Dirty Dick's Ultimate Bloody Mary Recipe

  • 12 oz tumbler filled with ice
  • Add ½ tsp celery salt
  • ½ tsp worstershire sauce
  • ¼ tsp freshly ground black pepper
  • 1 1/2 tsps dirty dick's hot pepper sauce
  • 1 heaping tsp prepared horseradish
  • 2 ounces vodka of your choice
  • 2 ounces freshly squeezed pink grapefruit juice
  • 4 ounces v8 or high quality tomatoe juice
Add all ingedients stir vigorously
Taste and adjust to suit your own seasoning and heat level
Garnish with lime wedge and celery stalk serve immediately

Dirty Dick's Grilled Jerk Chicken

Yield: Makes 8 servings
Active Time: 45 min
Total Time: 2 1/2 hr (includes marinating)
Jerk Seasoning — Here a spicy blend of garlic, onion, Chile's, thyme, allspice, nutmeg, and cinnamon, originated in Jamaica
Try my recipe!
Ingredients
Jerk Marinade:
  • 4 scallions, rough chopped
  • 4 large garlic cloves, chopped
  • 1 small red onion, chopped
  • 3 tablespoons DIRTY DICK'S HOT PEPPER SAUCE
  • 1/4 cup fresh lime juice
  • Juice of 1 orange
  • 3 tablespoons soy sauce
  • 1/4 cup olive oil
  • 1 1/2 tablespoons salt
  • 1 tablespoon curry powder
  • 3 tablespoons packed brown sugar
  • 1 tablespoon fresh thyme leaves
  • 1 teaspoons ground allspice
  • 2 teaspoons black pepper
  • 3/4 teaspoon freshly grated nutmeg
  • 1/2 teaspoon cinnamon
For Chicken:
  • 4 chicken breast halves with skin and bones (3 pounds), halved crosswise
  • 2 1/2 to 3 pounds chicken thighs and drumsticks
Preparation
Make Marinade: Blend all marinade ingredients in a blender until smooth.
Marinate and grill chicken: Divide chicken pieces and marinade between 2 sealable plastic bags. Seal bags, pressing out excess air, then turn bags over several times to distribute marinade. Put bags of chicken in a shallow pan and marinate, chilled, turning once or twice, for 24 hours. Remove from marinade wipe marinade from skin side only.
Let chicken stand at room temperature 1 hour before cooking.
To cook chicken using a charcoal grill: Open vents on bottom of grill and on lid.
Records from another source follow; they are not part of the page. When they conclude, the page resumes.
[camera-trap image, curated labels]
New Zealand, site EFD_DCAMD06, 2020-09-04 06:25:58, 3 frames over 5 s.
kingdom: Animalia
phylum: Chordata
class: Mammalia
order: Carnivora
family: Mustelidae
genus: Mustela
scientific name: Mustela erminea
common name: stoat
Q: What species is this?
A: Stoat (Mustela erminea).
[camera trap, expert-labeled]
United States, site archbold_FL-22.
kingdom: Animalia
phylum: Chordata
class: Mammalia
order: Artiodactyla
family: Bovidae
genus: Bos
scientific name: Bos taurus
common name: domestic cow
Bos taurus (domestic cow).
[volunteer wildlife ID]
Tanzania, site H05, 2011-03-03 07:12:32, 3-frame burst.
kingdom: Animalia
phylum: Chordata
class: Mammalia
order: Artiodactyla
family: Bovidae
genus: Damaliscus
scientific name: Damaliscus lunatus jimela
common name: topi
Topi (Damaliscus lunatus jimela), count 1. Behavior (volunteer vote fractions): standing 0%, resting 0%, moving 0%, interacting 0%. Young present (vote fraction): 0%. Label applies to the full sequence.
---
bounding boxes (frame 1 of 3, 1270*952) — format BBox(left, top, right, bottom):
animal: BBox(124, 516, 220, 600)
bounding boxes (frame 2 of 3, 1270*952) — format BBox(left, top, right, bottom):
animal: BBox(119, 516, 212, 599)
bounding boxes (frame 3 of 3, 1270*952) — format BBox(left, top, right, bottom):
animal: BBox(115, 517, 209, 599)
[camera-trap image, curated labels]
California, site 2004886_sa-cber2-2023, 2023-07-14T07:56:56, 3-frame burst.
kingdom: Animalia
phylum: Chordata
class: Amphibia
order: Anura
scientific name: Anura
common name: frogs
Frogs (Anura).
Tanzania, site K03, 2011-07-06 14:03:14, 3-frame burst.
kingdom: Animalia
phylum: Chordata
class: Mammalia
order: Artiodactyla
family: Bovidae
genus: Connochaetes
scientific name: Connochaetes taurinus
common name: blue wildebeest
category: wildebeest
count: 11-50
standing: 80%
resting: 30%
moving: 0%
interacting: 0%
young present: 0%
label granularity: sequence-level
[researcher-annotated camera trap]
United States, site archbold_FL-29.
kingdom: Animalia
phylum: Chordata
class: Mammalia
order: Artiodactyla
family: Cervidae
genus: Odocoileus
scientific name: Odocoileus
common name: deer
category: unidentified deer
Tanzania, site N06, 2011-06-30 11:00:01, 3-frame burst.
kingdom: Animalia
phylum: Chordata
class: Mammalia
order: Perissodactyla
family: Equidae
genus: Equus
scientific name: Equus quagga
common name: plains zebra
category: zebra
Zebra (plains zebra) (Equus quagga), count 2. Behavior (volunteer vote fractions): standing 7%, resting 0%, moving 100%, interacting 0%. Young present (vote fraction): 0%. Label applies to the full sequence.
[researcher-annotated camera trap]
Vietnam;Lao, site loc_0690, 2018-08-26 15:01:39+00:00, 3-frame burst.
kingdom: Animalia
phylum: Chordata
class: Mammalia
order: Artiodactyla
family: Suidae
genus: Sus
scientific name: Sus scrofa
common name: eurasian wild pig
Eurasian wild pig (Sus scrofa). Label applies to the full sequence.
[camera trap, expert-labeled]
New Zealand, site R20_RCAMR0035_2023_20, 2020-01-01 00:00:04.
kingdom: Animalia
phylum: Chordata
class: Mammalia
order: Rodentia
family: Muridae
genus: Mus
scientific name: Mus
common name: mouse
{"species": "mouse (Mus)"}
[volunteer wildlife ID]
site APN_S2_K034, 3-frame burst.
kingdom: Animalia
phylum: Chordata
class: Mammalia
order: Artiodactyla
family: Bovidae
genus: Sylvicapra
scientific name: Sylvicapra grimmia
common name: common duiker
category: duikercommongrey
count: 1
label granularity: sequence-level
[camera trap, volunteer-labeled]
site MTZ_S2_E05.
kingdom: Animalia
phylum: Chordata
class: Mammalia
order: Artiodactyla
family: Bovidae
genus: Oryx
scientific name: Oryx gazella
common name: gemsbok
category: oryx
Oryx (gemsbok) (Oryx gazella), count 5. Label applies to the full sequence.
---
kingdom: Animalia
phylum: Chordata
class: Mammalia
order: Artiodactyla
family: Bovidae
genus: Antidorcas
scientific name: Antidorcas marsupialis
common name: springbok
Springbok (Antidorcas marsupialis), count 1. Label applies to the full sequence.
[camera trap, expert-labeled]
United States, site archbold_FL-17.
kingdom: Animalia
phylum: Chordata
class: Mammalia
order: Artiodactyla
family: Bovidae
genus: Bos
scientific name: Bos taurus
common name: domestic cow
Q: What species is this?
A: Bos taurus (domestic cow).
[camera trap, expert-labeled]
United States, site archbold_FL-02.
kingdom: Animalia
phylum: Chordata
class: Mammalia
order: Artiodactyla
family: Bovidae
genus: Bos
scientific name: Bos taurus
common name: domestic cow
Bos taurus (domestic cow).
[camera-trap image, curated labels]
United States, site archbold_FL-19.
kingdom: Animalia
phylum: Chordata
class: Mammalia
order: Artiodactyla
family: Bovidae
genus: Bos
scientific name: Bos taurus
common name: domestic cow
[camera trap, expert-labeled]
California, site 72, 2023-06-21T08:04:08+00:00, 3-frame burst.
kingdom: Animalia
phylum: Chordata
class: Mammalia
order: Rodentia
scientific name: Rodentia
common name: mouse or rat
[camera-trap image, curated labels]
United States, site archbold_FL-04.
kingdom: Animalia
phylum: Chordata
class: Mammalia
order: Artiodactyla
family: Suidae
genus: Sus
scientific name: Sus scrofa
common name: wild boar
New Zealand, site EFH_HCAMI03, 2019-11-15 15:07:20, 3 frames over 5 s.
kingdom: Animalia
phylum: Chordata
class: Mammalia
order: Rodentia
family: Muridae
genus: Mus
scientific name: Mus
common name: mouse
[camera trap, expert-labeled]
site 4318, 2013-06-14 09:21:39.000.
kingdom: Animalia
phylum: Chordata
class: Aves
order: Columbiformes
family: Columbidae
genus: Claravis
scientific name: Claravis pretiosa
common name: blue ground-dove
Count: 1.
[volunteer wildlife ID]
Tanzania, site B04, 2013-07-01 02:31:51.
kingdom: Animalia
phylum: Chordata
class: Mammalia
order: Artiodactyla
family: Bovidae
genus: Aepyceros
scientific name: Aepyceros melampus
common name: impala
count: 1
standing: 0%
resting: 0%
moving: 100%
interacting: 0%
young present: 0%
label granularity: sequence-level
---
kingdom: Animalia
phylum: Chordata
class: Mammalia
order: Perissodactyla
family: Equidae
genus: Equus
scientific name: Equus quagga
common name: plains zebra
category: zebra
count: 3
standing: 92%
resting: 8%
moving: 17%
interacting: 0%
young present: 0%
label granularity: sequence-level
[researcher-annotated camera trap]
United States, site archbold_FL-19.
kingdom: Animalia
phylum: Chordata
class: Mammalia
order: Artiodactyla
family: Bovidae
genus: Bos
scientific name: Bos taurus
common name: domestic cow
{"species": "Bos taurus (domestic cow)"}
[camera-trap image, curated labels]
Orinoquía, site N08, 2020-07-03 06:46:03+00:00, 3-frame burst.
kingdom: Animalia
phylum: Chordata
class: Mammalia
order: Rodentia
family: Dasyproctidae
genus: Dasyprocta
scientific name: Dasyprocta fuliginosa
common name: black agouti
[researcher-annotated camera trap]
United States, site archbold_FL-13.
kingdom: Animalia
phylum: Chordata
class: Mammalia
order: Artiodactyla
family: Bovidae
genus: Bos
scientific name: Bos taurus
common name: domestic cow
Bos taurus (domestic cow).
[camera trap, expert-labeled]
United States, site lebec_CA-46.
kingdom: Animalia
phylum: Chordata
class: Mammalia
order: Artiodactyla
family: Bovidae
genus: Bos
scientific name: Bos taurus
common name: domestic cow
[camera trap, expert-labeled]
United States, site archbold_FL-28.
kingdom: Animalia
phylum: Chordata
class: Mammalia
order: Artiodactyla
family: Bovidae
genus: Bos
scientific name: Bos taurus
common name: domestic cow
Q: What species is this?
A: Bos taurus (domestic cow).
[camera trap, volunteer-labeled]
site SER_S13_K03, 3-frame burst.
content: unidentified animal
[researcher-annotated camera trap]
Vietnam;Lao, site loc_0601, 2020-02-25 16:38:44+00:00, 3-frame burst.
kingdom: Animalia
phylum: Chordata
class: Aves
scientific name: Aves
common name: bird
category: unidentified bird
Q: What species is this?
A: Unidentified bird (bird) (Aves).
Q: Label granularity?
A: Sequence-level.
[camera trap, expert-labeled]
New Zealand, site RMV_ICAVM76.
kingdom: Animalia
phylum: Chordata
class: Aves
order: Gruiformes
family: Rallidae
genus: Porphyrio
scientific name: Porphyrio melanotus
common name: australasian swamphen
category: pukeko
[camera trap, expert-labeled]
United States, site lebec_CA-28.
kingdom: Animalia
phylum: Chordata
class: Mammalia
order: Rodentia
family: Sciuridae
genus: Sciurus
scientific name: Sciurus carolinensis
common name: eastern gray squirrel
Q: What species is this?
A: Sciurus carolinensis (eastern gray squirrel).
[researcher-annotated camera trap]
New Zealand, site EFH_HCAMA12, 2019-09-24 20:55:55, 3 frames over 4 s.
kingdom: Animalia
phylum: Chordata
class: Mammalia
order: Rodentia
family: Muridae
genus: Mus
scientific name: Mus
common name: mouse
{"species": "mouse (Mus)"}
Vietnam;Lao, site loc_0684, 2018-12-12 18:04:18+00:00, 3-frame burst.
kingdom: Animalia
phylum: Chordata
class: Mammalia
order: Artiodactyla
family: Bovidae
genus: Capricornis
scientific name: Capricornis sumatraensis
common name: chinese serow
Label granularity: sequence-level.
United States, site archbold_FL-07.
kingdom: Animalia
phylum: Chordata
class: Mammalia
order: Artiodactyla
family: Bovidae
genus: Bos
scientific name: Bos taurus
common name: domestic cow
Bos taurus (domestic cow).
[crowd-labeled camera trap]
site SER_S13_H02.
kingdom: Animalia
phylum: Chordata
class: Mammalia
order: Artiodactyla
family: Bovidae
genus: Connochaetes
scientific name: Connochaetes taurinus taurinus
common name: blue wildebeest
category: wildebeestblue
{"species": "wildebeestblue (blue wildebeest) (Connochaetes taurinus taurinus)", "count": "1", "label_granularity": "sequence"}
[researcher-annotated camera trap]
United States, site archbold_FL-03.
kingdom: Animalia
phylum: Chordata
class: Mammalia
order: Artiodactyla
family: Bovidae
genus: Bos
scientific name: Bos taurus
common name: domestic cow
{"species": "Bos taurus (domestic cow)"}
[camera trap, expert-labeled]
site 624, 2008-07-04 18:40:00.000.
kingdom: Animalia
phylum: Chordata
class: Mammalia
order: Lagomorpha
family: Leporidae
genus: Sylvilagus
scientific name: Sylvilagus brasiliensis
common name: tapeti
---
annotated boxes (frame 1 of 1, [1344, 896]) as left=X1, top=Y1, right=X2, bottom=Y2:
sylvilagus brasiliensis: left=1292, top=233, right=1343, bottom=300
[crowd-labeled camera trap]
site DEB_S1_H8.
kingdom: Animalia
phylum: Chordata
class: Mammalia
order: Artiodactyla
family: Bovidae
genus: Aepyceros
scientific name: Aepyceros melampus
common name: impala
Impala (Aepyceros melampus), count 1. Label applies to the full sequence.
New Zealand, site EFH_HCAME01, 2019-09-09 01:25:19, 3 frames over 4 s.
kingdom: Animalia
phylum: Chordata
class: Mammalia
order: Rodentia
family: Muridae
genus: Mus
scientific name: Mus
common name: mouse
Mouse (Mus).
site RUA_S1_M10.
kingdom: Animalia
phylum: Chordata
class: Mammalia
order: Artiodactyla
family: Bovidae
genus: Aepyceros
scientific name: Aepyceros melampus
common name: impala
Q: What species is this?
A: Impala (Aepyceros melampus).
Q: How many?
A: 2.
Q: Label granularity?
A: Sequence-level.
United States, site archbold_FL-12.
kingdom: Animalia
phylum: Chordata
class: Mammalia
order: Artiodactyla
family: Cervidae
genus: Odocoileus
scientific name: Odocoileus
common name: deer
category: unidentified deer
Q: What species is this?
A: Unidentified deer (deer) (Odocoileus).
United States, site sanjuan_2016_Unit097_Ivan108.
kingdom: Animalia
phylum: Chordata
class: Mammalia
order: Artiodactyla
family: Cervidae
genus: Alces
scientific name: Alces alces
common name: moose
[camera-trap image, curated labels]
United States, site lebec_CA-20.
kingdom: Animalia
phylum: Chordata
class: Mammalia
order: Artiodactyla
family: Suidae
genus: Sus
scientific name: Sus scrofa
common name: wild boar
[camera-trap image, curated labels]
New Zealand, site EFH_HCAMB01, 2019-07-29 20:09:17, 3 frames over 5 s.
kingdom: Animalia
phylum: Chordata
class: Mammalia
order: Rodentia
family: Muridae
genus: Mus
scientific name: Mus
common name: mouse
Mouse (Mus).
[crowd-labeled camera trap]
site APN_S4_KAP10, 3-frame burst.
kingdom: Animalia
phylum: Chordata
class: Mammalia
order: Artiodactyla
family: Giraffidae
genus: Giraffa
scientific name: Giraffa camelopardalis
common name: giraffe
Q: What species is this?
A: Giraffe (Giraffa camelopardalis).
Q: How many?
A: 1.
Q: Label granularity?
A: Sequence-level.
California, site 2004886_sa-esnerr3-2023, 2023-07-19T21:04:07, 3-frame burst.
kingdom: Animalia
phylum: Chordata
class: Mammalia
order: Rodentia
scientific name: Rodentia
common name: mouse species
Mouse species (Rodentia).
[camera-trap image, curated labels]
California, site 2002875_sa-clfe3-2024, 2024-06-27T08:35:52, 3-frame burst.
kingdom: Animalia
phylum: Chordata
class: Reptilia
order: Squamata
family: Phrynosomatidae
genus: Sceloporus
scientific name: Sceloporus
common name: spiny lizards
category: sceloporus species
Light a large chimney of charcoal briquettes (about 100) and pour them evenly over 1 side of bottom rack (you will have a double or triple layer of charcoal).
When charcoal turns grayish white and you can hold your hand 5 inches above rack for 3 to 4 seconds, sear chicken skin side down in batches on lightly oiled rack over coals until well browned on all sides, about 5 minutes per batch. watch carefully do not let your chicken burn. Move chicken as seared to side of grill with no coals underneath, then cook, covered with lid, until cooked through, 25 to 30 minutes more.
To cook chicken using a gas grill: Preheat burners on high, then adjust heat to moderate. Cook chicken until well browned on all sides, 15 to 20 minutes. Adjust heat to low and cook chicken, covered with lid, until cooked through, about 25 minutes more.
Serve chicken with your favorite salsa

Dirty Dick’s Barbecue Spice

  • 6 tablespoons kosher salt
  • 6 tablespoons light brown sugar
  • 2 tablespoons black pepper
  • 1 tablespoon lemon pepper
  • 1½ tablespoons garlic powder
  • 1 tablespoon thyme
  • 4 tablespoons paprika
  • 3 tablespoons chili powder
  • 1 tablespoon cumin
  • 1 tablespoon onion powder
  • 1 teaspoon dry mustard
Mix ingredients together thoroughly and sift through a strainer. Rub into meat let sit at room temperature 1 hour or refrigerate overnight use as needed.

Dirty Dick’s Barbecue Sauce

  • 4 tablespoons butter
  • 1 tablespoon DIRTY DICK'S HOT PEPPER SAUCE
  • 1 medium onion, chopped fine
  • ½ red bell pepper, diced
  • 2 tablespoons minced fresh garlic
  • 3 cups ketchup
  • ½ cup molasses
  • ¼ cup grainy mustard
  • 3 tablespoons balsamic vinegar
  • ½ cup brown sugar
  • 3 tablespoons Worcestershire sauce
  • juice of 1 lemon
  • 2 tablespoons Dirty Dick’s Barbecue spice (see recipe above)
  • salt and pepper to taste
Melt butter in saucepan, and add onion, garlic and peppers. Saute until onions are soft. Addedients and simmer one to two hours. Add salt and pepper to taste.